WHAT YOU HAVE TO DO: Count the lines containing "United" in the entries underneath, and state that count without anything else.

=== Section Start ===

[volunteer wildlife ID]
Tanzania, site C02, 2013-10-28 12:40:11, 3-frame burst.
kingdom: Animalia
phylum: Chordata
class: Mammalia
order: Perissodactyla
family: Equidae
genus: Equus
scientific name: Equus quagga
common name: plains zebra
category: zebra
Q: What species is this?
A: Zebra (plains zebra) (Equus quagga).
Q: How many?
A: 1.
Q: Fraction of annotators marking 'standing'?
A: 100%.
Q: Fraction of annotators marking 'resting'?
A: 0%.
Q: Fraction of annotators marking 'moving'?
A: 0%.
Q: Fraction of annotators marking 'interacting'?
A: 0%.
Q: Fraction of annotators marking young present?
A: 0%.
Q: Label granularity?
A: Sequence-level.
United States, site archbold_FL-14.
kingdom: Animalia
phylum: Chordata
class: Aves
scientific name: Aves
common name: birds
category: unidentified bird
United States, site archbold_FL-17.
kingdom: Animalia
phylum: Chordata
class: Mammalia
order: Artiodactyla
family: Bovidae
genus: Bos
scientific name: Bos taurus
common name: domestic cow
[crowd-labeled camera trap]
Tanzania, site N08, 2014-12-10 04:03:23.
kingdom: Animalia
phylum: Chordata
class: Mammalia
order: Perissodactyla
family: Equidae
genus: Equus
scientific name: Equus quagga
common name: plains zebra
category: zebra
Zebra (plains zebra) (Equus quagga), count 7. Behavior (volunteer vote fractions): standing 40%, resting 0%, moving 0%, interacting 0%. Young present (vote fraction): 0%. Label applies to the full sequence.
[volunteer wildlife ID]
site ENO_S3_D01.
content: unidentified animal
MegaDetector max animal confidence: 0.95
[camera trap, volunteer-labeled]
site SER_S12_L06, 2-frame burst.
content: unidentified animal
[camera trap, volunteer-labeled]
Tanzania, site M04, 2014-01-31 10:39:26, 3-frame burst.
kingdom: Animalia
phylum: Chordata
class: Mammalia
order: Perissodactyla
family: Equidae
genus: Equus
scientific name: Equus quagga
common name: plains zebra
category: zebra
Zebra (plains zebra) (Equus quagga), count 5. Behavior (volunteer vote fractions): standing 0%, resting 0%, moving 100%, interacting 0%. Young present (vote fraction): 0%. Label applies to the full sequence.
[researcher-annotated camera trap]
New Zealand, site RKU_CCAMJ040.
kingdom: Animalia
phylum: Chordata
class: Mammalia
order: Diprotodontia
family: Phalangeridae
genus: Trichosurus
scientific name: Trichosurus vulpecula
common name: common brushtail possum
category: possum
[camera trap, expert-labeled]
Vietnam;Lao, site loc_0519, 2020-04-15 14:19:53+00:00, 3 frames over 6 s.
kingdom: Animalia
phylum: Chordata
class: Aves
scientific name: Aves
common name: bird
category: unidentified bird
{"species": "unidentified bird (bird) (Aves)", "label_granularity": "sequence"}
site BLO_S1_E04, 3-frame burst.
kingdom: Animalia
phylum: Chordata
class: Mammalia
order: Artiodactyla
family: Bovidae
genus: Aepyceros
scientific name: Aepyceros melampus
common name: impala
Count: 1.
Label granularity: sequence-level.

=== Section End ===

TASK RESULT: 2